## SOURCE PASSAGE
>>>>>
The model for the second notebook has been saved pending improvements
Hi @Richiio
Thanks for this. We will go over them live in tomorrow's meeting if we have time!
Hello, @Richiio After a further look at the data columns, we don't have to manually look up for SMILES. The data includes a column named ROMol (Read-Only Molecule), which is an instance of the ROMol class in RDKit. This column can be used directly to obtain SMILES representations.
If you specify the SMILES column name using the smilesName parameter (in this case, 'SMILES') when loading the file, the PandasTools will automatically add the SMILES column to the DataFrame.
raw_data = PandasTools.LoadSDF(File, smilesName='SMILES')# Create a pandas DataFrame with 'SMILES' column.
#If Smiles Column isn't specified while loading, it can be added by raw_data['SMILES'] = data['ROMol'].apply(lambda mol: Chem.MolToSmiles(mol) if mol is not None else None)
Meanwhile, their naive Bayesian model trained using ECFP6 fingerprints showed somewhat better results with AUC ROC = 0.8470, recall = 0.7736, precision = 0.8200, specificity = 0.7769, F1 score = 0.7961, CK = 0.5456, and MCC = 0.5467.
<<<<<
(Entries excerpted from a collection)
>>>>>
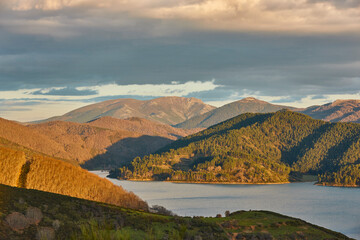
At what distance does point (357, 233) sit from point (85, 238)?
17672 cm

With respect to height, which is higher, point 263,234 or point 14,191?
point 14,191

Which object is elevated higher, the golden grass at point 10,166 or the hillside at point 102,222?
the golden grass at point 10,166

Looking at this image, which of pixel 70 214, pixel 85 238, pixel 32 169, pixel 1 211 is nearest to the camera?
pixel 85 238

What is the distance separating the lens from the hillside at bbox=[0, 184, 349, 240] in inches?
2172

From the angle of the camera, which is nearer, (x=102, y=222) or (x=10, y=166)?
(x=102, y=222)

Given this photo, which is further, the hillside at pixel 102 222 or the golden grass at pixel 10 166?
the golden grass at pixel 10 166

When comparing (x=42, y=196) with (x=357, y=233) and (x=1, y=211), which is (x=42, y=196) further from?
(x=357, y=233)

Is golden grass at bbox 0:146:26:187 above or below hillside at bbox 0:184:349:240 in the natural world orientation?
above

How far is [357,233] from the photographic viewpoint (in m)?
178

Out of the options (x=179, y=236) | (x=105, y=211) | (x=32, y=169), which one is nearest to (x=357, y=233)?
(x=105, y=211)

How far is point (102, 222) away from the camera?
5916cm

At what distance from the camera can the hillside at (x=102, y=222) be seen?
55.2 m

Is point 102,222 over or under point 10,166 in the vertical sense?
under

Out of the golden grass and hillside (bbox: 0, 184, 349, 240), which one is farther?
the golden grass
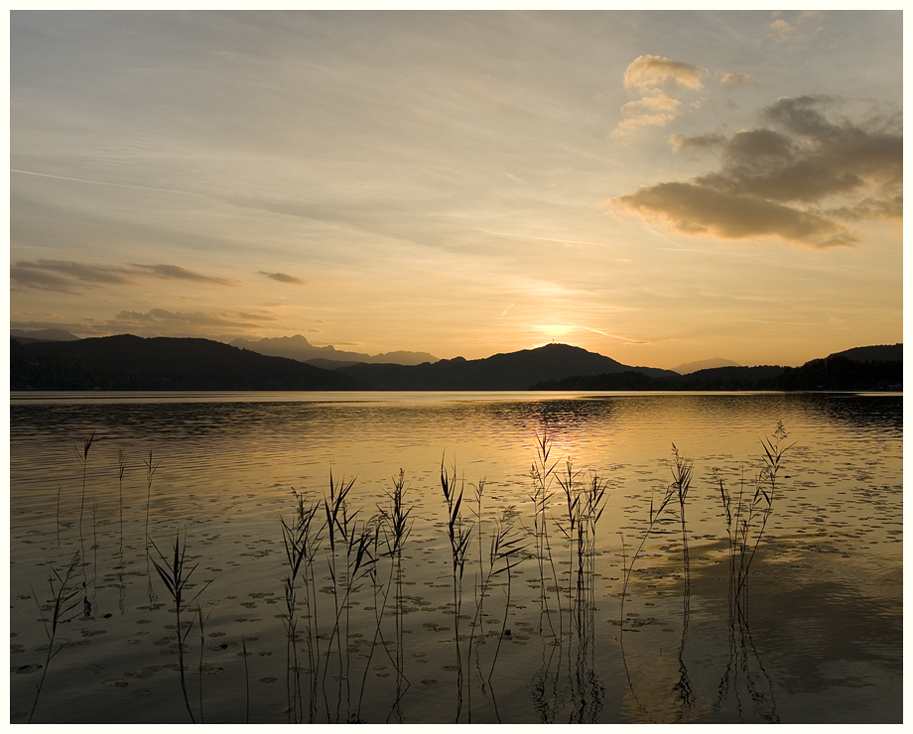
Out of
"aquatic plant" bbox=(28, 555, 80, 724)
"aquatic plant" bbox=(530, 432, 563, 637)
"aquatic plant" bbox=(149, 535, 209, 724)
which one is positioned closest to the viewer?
"aquatic plant" bbox=(149, 535, 209, 724)

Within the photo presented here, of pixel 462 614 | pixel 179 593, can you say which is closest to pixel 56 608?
pixel 179 593

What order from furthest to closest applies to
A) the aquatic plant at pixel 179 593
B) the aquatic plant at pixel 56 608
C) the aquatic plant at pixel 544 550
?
the aquatic plant at pixel 544 550, the aquatic plant at pixel 56 608, the aquatic plant at pixel 179 593

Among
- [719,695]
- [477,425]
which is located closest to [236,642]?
[719,695]

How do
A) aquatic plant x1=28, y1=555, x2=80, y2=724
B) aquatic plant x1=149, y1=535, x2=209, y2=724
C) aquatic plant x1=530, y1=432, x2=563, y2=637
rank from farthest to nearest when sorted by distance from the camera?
aquatic plant x1=530, y1=432, x2=563, y2=637 < aquatic plant x1=28, y1=555, x2=80, y2=724 < aquatic plant x1=149, y1=535, x2=209, y2=724

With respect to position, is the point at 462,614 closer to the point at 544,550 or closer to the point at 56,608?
the point at 544,550

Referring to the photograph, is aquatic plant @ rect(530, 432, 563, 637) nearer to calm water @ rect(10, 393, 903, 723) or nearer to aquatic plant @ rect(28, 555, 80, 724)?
calm water @ rect(10, 393, 903, 723)

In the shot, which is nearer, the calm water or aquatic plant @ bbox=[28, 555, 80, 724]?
the calm water

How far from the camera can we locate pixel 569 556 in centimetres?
1620

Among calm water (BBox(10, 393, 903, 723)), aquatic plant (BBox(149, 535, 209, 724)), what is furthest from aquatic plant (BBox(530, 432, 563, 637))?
aquatic plant (BBox(149, 535, 209, 724))

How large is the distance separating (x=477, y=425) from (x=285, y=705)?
182 ft

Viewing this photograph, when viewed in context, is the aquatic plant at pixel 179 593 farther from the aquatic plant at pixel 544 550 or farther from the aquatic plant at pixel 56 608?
the aquatic plant at pixel 544 550

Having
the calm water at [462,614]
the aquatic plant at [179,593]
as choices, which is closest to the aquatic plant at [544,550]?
the calm water at [462,614]

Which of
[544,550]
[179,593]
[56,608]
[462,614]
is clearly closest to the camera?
[56,608]

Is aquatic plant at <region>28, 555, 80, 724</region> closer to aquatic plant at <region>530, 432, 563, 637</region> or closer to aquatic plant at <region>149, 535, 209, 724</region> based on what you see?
aquatic plant at <region>149, 535, 209, 724</region>
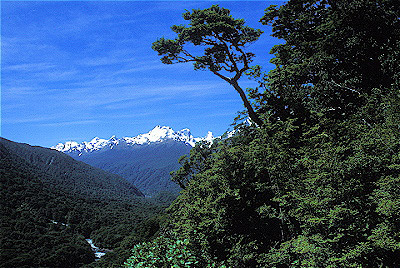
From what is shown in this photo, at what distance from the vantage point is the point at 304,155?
8.88 meters

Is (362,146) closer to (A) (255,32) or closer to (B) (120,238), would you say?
(A) (255,32)

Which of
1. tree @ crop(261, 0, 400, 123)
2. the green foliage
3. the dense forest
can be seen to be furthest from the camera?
tree @ crop(261, 0, 400, 123)

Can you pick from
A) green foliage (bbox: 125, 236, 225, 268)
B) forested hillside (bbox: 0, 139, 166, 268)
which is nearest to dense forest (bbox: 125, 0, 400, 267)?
green foliage (bbox: 125, 236, 225, 268)

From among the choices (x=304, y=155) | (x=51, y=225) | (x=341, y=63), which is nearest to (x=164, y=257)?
(x=304, y=155)

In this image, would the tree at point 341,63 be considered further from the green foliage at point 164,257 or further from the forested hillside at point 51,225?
the forested hillside at point 51,225

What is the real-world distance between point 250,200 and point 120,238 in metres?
112

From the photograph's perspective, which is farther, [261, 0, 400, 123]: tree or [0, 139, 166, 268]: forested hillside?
[0, 139, 166, 268]: forested hillside

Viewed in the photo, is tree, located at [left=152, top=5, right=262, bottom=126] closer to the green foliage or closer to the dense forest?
the dense forest

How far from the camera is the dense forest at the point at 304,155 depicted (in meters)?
7.14

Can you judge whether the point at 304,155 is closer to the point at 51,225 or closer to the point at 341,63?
the point at 341,63

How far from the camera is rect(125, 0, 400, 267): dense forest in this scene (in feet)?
23.4

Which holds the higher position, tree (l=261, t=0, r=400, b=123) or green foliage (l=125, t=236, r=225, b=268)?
tree (l=261, t=0, r=400, b=123)

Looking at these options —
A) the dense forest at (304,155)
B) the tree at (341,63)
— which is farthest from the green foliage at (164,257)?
the tree at (341,63)

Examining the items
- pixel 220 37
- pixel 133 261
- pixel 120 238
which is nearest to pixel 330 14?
pixel 220 37
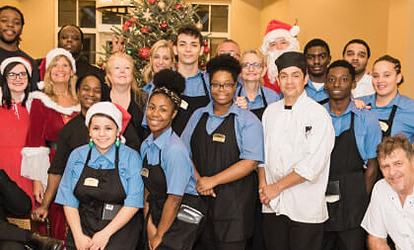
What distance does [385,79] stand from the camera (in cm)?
388

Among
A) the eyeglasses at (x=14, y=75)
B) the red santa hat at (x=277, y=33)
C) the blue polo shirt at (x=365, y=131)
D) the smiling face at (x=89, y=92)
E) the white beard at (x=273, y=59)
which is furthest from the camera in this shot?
the red santa hat at (x=277, y=33)

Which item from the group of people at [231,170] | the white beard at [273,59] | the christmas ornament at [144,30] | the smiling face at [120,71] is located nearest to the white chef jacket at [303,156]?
the group of people at [231,170]

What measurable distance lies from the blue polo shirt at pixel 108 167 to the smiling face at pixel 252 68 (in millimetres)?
1399

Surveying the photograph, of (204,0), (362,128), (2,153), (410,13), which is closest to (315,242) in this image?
(362,128)

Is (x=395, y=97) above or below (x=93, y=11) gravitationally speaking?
below

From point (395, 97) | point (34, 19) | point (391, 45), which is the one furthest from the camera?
point (34, 19)

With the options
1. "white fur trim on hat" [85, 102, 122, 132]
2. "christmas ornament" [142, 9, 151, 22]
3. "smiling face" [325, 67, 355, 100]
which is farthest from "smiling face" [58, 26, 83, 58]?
"smiling face" [325, 67, 355, 100]

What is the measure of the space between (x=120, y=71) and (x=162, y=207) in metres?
1.40

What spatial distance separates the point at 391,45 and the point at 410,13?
2.04 feet

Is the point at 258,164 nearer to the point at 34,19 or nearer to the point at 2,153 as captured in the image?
the point at 2,153

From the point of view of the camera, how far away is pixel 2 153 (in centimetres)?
408

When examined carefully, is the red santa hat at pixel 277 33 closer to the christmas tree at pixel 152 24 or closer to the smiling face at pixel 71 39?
the christmas tree at pixel 152 24

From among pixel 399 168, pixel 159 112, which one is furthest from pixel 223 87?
pixel 399 168

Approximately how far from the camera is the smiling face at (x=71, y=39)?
17.2ft
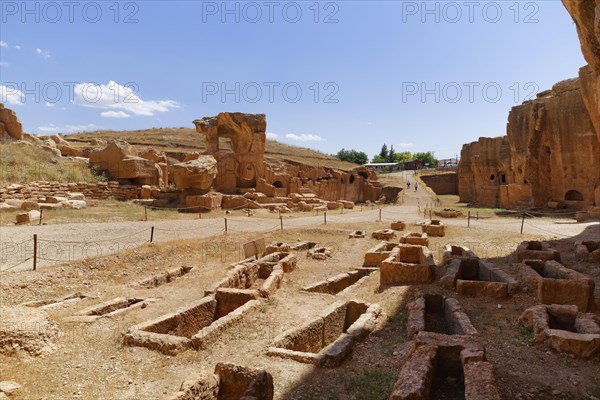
<<<<<
## REQUIRED TASK
Please print the whole forum post above about getting SMILES strings with RDKit's PandasTools, without changing a word.

## RESULT BELOW
The model for the second notebook has been saved pending improvements
Hi @Richiio
Thanks for this. We will go over them live in tomorrow's meeting if we have time!
Hello, @Richiio After a further look at the data columns, we don't have to manually look up for SMILES. The data includes a column named ROMol (Read-Only Molecule), which is an instance of the ROMol class in RDKit. This column can be used directly to obtain SMILES representations.
If you specify the SMILES column name using the smilesName parameter (in this case, 'SMILES') when loading the file, the PandasTools will automatically add the SMILES column to the DataFrame.
raw_data = PandasTools.LoadSDF(File, smilesName='SMILES')# Create a pandas DataFrame with 'SMILES' column.
#If Smiles Column isn't specified while loading, it can be added by raw_data['SMILES'] = data['ROMol'].apply(lambda mol: Chem.MolToSmiles(mol) if mol is not None else None)
Meanwhile, their naive Bayesian model trained using ECFP6 fingerprints showed somewhat better results with AUC ROC = 0.8470, recall = 0.7736, precision = 0.8200, specificity = 0.7769, F1 score = 0.7961, CK = 0.5456, and MCC = 0.5467.